Afterward, the council unanimously enacted the Racial Equity and Social Justice Act, with certain amendments approved to provisions such as those on the definition of the term “social justice.”
With an annual budget of $375,860, the bill will establish a new Office of Racial Equity and Social Justice in the executive branch and create a program on racial equity and social justice.
A new Office of Racial Equity and Social Justice Advisory Committee and its duties will be established under the bill, also. The committee will be comprised of eight public members, with a new $2,000 annual stipend, and seven members representing the county department or agencies.
The bill, which was co-sponsored by all nine members of the county council, charges each department in the county government with developing racial equity and social justice action plan of their own. Councilmember Will Jawando also stressed the need for continued accountability.
“The offices that will be setting up the staff that we’ll be hiring are going to need the continued engagement and support and pushing of the advocacy community and residents at large,” Jawando said.

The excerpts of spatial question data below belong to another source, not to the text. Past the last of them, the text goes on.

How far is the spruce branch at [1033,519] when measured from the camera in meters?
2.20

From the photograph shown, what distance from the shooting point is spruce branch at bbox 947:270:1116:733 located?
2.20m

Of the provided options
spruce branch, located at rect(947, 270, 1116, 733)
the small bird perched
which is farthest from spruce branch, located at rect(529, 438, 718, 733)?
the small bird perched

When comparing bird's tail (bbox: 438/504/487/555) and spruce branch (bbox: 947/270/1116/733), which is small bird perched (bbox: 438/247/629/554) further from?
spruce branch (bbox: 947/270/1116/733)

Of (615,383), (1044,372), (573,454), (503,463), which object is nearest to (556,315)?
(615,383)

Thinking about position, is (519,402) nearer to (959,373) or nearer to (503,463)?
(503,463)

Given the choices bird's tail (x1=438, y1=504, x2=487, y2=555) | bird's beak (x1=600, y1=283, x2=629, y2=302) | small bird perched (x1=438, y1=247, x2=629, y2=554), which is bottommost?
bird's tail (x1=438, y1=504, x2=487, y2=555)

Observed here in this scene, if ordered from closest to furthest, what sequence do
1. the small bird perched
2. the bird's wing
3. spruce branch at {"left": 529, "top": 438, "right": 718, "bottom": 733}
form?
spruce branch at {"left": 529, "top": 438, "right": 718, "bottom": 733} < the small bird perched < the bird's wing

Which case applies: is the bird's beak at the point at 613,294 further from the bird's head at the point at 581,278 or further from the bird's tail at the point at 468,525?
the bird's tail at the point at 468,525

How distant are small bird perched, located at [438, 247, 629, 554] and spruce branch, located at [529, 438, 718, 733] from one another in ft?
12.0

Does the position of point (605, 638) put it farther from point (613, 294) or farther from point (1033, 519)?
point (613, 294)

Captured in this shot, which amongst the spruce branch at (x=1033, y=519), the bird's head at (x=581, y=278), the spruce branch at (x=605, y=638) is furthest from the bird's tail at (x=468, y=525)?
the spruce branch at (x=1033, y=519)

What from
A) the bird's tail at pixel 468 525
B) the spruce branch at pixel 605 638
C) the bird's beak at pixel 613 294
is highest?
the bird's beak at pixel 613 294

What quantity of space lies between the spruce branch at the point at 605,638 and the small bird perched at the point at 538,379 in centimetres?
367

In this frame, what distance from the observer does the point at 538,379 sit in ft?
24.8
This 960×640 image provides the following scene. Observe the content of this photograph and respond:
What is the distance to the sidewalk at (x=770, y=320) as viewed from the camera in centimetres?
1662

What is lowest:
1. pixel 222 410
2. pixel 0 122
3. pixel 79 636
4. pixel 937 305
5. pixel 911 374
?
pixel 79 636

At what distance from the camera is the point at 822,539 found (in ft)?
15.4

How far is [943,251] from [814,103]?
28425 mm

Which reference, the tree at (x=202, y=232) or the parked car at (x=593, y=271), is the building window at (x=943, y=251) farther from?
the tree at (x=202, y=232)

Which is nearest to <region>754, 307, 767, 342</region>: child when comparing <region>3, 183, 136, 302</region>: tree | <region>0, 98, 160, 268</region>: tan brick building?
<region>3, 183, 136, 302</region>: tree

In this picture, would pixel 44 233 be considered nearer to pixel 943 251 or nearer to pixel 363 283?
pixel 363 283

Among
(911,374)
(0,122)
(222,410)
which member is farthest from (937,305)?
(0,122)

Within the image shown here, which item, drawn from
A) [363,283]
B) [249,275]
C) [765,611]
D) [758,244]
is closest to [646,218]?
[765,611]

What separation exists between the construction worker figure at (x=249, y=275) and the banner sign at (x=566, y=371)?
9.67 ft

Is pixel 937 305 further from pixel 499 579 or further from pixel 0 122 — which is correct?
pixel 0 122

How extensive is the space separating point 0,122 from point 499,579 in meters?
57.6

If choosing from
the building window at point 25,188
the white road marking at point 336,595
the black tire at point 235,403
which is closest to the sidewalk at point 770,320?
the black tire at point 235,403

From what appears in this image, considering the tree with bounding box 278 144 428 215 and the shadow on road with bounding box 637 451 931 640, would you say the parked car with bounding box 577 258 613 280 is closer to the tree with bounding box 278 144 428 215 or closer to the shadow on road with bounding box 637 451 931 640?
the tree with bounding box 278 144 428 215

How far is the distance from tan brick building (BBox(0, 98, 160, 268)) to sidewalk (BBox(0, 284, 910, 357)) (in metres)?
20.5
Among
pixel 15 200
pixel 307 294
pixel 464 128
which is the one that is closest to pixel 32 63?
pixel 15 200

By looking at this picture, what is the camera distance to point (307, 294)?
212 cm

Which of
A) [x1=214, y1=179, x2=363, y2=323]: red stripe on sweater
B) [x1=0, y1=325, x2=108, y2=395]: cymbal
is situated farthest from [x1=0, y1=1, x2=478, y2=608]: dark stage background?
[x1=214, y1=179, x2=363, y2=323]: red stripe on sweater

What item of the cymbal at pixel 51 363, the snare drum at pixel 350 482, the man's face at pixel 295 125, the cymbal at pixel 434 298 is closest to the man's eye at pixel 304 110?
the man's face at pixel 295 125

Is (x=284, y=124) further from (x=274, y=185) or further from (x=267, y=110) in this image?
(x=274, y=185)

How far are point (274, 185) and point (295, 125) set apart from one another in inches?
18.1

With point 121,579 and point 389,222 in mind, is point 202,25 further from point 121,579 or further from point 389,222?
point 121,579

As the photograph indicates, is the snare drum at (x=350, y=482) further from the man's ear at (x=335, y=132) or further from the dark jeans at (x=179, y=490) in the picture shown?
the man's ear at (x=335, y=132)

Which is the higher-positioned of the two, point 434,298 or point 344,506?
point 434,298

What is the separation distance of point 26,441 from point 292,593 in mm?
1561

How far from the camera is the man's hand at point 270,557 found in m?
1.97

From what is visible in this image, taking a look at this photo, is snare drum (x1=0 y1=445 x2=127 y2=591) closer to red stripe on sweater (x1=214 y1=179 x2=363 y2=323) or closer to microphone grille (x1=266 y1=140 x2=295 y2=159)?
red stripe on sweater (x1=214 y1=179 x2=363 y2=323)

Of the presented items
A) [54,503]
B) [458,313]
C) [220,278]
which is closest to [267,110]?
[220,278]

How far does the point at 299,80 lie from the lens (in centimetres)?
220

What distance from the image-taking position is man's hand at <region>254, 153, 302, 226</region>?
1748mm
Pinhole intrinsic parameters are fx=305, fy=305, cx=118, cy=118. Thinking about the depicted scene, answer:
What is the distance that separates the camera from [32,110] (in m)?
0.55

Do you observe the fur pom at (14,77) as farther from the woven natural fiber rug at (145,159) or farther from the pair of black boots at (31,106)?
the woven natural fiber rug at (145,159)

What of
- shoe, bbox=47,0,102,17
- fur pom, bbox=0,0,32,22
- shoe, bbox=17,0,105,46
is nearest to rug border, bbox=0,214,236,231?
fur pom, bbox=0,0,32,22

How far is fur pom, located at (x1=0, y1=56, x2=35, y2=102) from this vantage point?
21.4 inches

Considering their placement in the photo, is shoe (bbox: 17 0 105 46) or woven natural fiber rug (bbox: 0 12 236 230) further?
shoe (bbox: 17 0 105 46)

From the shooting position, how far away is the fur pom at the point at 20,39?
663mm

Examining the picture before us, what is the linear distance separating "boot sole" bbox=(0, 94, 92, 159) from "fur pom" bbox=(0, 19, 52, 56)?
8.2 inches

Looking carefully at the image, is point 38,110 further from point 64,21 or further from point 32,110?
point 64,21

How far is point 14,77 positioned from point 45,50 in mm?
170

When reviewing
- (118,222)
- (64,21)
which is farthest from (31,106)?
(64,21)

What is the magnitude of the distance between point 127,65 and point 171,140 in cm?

The enactment of the new bill comes after the council held events, which began in March, with members of the community on issues of racial equity and social justice. The three community conversations saw more than 10,000 people in participation and provided a snapshot of the community to develop a toolkit for many other discussions to take place subsequently.
Navarro noted that the bill is an instrument that can allow local government to have data and better address disparities among racial groups both legislatively and via budgetary decisions.
Councilmember Gabe Albornoz, who previously served as director of the Department of Recreation, pointed to when Title 1 schools, institutions impacted by poverty that receive customized support through grants, retained previously allocated funds for afterschool programs while not adding more funding for more affluent schools as an example of the difficult budgetary decisions that the council officials made during the 2008-2009 recession.
The decision to retain the funding for schools with higher concentrations of low-income students was made because “it was the right thing to do,” Albornoz said, noting that future councils and executives can now take into account the new bill when making budgetary decisions of this kind.
The action will also impact “civic participation in political campaigns because it will not be enough to say we care about diversity,” Navarro said. “We will have to make sure the candidates articulate exactly how they are going to address these issues,” she added.